Not everyone sees the Bible as fundamentally good, though. For some, the Bible’s benevolence is not immediately available. Many enslaved and formerly enslaved African Americans in the nineteenth century, for example, had to work hard to make the book of their enslavers into one that spoke goodness into their own lives. Frederick Douglass, the self-liberated Black man who became a famous Christian abolitionist, loved the Bible and simultaneously was wary of supporting efforts to distribute Bibles to enslaved people in the American South. He worried, in part, that the liberative message he wrestled from the Bible would not be obvious enough to others.
In the same century, women’s rights proponents in the U.S. alternately approached the Bible with trust, suspicion, or sheer pragmatism. They did not agree about whether the Good Book was good for their cause. While many, such as Sojourner Truth and Sarah Grimké, passionately recruited the Bible, others were wary. Some women’s rights activists sought to push the Bible out of the conversation entirely. Still others saw the Bible not as irrelevant but as blameworthy. Elizabeth Cady Stanton famously viewed the Bible as a cause of women’s oppression, even as she used the Bible as a battleground by publishing her own version. The Bible had such the reputation as the Good Book, however, that even Stanton balked at the idea that a guest in her home might reach for a nearby Bible to raise their seat at the table. The Bible would boost no one.
For others, the Bible’s reputation for benevolence is a curiosity, more entertaining than embattled. If nothing else, the Bible is a good read. For many, though, the Bible’s benevolence is a ruse. The Bible is bad, full stop. New Atheists such as Christopher Hitchens and Richard Dawkins have lambasted the Bible as an evil book. The Bible’s god, they claim, is a “moral monster”—vindictive, fickle, selfish, and a genocidal maniac. For biblical scholar and evangelical-turned-agnostic Bart Ehrman, the Bible is a failure. The Good Book does not satisfactorily explain, for him, why humans suffer. For many, it is their own suffering at the hands of Bible-wielders that has led them to reject the Bible.
The goodness of the Good Book is not a given.
Neither is the Bible’s goodness an illusion, though. Better: its goodness is a construct. The Bible’s benevolence, like the Bible itself, is made and remade.

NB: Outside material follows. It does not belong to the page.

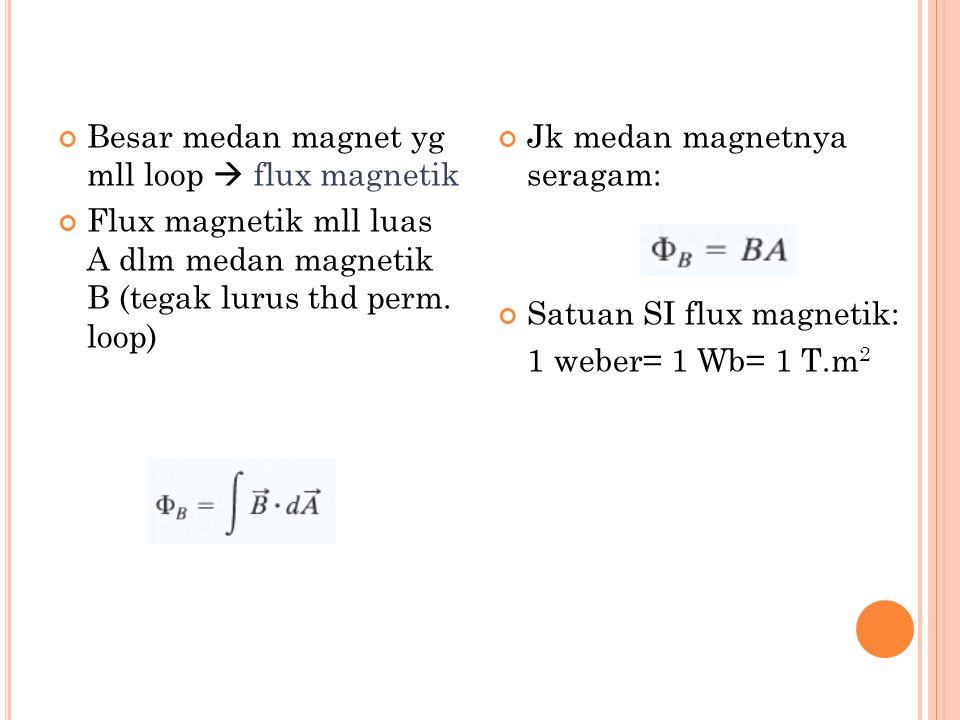 Besar medan magnet yg mll loop  flux magnetik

Enter what I call the business of Bible benevolence—the intellectual, rhetorical, and moral work of rendering the Bible the Good Book. Such labor is often accomplished through clever use of building materials and production techniques spanning the gamut from strategic translation and definition to historical contextualization and creative invention. Bible benevolence is not the exclusive domain of any group in particular. Lots of people are invested in this project, across religious traditions, denominations, and the political spectrum. Almost anyone who reads a Bible devotionally is engaged in a Bible benevolence project. Any time debates populate the national news wherein commentators argue about “what the Bible actually says about” an issue, the Bible’s goodness is at stake.
Yet the goodness of the Good Book is precarious, ever in need of renewal and revision. The perpetual nature of Bible benevolence results in part from the nature of the Bible itself. The Bible is simultaneously a collection of ancient texts and a modern construct. Its contents originated in antiquity, in diverse geographical settings, resulting in a vast chronological and cultural distance between the people who composed and compiled the literature that became biblical, on the one hand, and the people in the U.S. who scripturalize this literature to make sense of their lives in modernity, on the other. The fact that goodness is a contested category and that social mores keep changing means the Bible’s benevolence requires constant upkeep. Goodness is not fixed, or timeless.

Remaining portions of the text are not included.